**PROBLEM STATEMENT**
Please render every line of the listing below as a JSON list of strings, one string per line, omitting blank lines.

__________________________________________________

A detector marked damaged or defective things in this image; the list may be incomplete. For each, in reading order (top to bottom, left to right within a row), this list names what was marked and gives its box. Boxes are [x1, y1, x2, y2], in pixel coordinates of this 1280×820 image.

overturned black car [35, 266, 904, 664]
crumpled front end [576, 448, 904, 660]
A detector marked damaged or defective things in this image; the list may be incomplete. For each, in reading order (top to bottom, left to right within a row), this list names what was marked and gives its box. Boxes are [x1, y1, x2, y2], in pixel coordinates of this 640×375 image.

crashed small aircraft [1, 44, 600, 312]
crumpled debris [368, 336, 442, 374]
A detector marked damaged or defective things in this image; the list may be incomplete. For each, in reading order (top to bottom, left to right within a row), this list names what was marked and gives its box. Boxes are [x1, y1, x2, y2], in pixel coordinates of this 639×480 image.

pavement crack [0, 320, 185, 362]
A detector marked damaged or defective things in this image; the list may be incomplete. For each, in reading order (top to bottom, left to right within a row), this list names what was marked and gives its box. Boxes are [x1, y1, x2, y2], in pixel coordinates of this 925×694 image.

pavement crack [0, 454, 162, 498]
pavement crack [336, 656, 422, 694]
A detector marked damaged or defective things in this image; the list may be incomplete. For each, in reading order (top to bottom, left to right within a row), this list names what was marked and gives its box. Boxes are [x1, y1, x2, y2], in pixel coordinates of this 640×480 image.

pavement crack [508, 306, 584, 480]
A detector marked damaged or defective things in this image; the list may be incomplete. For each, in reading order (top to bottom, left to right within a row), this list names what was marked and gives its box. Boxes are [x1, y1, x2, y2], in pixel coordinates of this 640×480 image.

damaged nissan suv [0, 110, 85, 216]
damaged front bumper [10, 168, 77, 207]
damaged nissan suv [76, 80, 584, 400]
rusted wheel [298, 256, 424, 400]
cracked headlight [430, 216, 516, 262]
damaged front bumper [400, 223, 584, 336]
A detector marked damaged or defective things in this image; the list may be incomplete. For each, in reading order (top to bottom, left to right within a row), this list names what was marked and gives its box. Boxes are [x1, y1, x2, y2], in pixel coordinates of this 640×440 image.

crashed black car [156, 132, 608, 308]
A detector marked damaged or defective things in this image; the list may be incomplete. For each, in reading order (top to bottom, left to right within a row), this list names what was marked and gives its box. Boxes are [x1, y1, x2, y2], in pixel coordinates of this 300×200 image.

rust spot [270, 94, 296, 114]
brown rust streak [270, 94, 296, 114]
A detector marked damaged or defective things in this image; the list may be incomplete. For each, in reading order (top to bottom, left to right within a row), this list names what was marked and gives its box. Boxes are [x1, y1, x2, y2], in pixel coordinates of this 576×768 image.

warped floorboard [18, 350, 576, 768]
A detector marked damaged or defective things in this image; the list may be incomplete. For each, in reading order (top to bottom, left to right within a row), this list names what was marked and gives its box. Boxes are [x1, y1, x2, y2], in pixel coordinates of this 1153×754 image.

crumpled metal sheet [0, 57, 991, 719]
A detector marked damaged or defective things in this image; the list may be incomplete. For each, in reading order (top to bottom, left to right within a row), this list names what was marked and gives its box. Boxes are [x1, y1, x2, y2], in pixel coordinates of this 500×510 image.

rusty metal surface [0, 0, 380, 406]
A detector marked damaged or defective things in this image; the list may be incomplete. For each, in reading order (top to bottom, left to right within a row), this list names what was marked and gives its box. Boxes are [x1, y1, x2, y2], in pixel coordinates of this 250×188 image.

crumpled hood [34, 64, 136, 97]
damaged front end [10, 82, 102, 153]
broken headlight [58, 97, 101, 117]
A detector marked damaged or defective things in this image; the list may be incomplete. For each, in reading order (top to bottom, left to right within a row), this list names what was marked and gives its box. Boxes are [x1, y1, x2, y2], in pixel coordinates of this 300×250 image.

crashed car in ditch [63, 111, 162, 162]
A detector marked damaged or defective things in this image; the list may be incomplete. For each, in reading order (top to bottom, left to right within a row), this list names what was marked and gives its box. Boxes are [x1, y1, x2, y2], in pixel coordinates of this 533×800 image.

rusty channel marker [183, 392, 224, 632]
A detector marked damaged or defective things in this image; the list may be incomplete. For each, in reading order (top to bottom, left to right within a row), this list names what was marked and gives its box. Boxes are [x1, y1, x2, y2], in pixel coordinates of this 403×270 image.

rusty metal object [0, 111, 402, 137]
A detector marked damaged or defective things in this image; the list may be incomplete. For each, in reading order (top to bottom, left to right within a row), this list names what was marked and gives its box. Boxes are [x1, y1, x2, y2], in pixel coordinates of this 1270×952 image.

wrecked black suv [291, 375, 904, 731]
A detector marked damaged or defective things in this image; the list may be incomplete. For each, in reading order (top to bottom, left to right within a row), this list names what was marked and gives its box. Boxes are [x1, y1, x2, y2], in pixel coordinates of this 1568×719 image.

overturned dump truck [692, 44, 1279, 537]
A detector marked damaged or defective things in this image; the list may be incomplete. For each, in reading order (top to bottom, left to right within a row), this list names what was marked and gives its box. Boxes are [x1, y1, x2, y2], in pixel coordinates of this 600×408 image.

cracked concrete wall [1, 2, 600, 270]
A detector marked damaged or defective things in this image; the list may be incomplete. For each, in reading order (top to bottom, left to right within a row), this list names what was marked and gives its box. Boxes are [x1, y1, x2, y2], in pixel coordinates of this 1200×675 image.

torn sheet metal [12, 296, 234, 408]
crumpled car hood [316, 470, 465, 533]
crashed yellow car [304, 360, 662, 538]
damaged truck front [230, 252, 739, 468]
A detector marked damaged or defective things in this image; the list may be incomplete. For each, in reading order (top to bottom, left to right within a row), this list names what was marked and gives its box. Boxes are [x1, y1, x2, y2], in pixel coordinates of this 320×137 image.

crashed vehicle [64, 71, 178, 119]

__________________________________________________

**ANSWER TO THE EXERCISE**
[
  "A detector marked damaged or defective things in this image; the list may be incomplete. For each, in reading order (top to bottom, left to right within a row), this list names what was marked and gives its box. Boxes are [x1, y1, x2, y2], in pixel coordinates of this 1280×820 image.",
  "overturned black car [35, 266, 904, 664]",
  "crumpled front end [576, 448, 904, 660]",
  "A detector marked damaged or defective things in this image; the list may be incomplete. For each, in reading order (top to bottom, left to right within a row), this list names what was marked and gives its box. Boxes are [x1, y1, x2, y2], in pixel coordinates of this 640×375 image.",
  "crashed small aircraft [1, 44, 600, 312]",
  "crumpled debris [368, 336, 442, 374]",
  "A detector marked damaged or defective things in this image; the list may be incomplete. For each, in reading order (top to bottom, left to right within a row), this list names what was marked and gives its box. Boxes are [x1, y1, x2, y2], in pixel coordinates of this 639×480 image.",
  "pavement crack [0, 320, 185, 362]",
  "A detector marked damaged or defective things in this image; the list may be incomplete. For each, in reading order (top to bottom, left to right within a row), this list names what was marked and gives its box. Boxes are [x1, y1, x2, y2], in pixel coordinates of this 925×694 image.",
  "pavement crack [0, 454, 162, 498]",
  "pavement crack [336, 656, 422, 694]",
  "A detector marked damaged or defective things in this image; the list may be incomplete. For each, in reading order (top to bottom, left to right within a row), this list names what was marked and gives its box. Boxes are [x1, y1, x2, y2], in pixel coordinates of this 640×480 image.",
  "pavement crack [508, 306, 584, 480]",
  "A detector marked damaged or defective things in this image; the list may be incomplete. For each, in reading order (top to bottom, left to right within a row), this list names what was marked and gives its box. Boxes are [x1, y1, x2, y2], in pixel coordinates of this 640×480 image.",
  "damaged nissan suv [0, 110, 85, 216]",
  "damaged front bumper [10, 168, 77, 207]",
  "damaged nissan suv [76, 80, 584, 400]",
  "rusted wheel [298, 256, 424, 400]",
  "cracked headlight [430, 216, 516, 262]",
  "damaged front bumper [400, 223, 584, 336]",
  "A detector marked damaged or defective things in this image; the list may be incomplete. For each, in reading order (top to bottom, left to right within a row), this list names what was marked and gives its box. Boxes are [x1, y1, x2, y2], in pixel coordinates of this 640×440 image.",
  "crashed black car [156, 132, 608, 308]",
  "A detector marked damaged or defective things in this image; the list may be incomplete. For each, in reading order (top to bottom, left to right within a row), this list names what was marked and gives its box. Boxes are [x1, y1, x2, y2], in pixel coordinates of this 300×200 image.",
  "rust spot [270, 94, 296, 114]",
  "brown rust streak [270, 94, 296, 114]",
  "A detector marked damaged or defective things in this image; the list may be incomplete. For each, in reading order (top to bottom, left to right within a row), this list names what was marked and gives its box. Boxes are [x1, y1, x2, y2], in pixel coordinates of this 576×768 image.",
  "warped floorboard [18, 350, 576, 768]",
  "A detector marked damaged or defective things in this image; the list may be incomplete. For each, in reading order (top to bottom, left to right within a row), this list names what was marked and gives its box. Boxes are [x1, y1, x2, y2], in pixel coordinates of this 1153×754 image.",
  "crumpled metal sheet [0, 57, 991, 719]",
  "A detector marked damaged or defective things in this image; the list may be incomplete. For each, in reading order (top to bottom, left to right within a row), this list names what was marked and gives its box. Boxes are [x1, y1, x2, y2], in pixel coordinates of this 500×510 image.",
  "rusty metal surface [0, 0, 380, 406]",
  "A detector marked damaged or defective things in this image; the list may be incomplete. For each, in reading order (top to bottom, left to right within a row), this list names what was marked and gives its box. Boxes are [x1, y1, x2, y2], in pixel coordinates of this 250×188 image.",
  "crumpled hood [34, 64, 136, 97]",
  "damaged front end [10, 82, 102, 153]",
  "broken headlight [58, 97, 101, 117]",
  "A detector marked damaged or defective things in this image; the list may be incomplete. For each, in reading order (top to bottom, left to right within a row), this list names what was marked and gives its box. Boxes are [x1, y1, x2, y2], in pixel coordinates of this 300×250 image.",
  "crashed car in ditch [63, 111, 162, 162]",
  "A detector marked damaged or defective things in this image; the list may be incomplete. For each, in reading order (top to bottom, left to right within a row), this list names what was marked and gives its box. Boxes are [x1, y1, x2, y2], in pixel coordinates of this 533×800 image.",
  "rusty channel marker [183, 392, 224, 632]",
  "A detector marked damaged or defective things in this image; the list may be incomplete. For each, in reading order (top to bottom, left to right within a row), this list names what was marked and gives its box. Boxes are [x1, y1, x2, y2], in pixel coordinates of this 403×270 image.",
  "rusty metal object [0, 111, 402, 137]",
  "A detector marked damaged or defective things in this image; the list may be incomplete. For each, in reading order (top to bottom, left to right within a row), this list names what was marked and gives its box. Boxes are [x1, y1, x2, y2], in pixel coordinates of this 1270×952 image.",
  "wrecked black suv [291, 375, 904, 731]",
  "A detector marked damaged or defective things in this image; the list may be incomplete. For each, in reading order (top to bottom, left to right within a row), this list names what was marked and gives its box. Boxes are [x1, y1, x2, y2], in pixel coordinates of this 1568×719 image.",
  "overturned dump truck [692, 44, 1279, 537]",
  "A detector marked damaged or defective things in this image; the list may be incomplete. For each, in reading order (top to bottom, left to right within a row), this list names what was marked and gives its box. Boxes are [x1, y1, x2, y2], in pixel coordinates of this 600×408 image.",
  "cracked concrete wall [1, 2, 600, 270]",
  "A detector marked damaged or defective things in this image; the list may be incomplete. For each, in reading order (top to bottom, left to right within a row), this list names what was marked and gives its box. Boxes are [x1, y1, x2, y2], in pixel coordinates of this 1200×675 image.",
  "torn sheet metal [12, 296, 234, 408]",
  "crumpled car hood [316, 470, 465, 533]",
  "crashed yellow car [304, 360, 662, 538]",
  "damaged truck front [230, 252, 739, 468]",
  "A detector marked damaged or defective things in this image; the list may be incomplete. For each, in reading order (top to bottom, left to right within a row), this list names what was marked and gives its box. Boxes are [x1, y1, x2, y2], in pixel coordinates of this 320×137 image.",
  "crashed vehicle [64, 71, 178, 119]"
]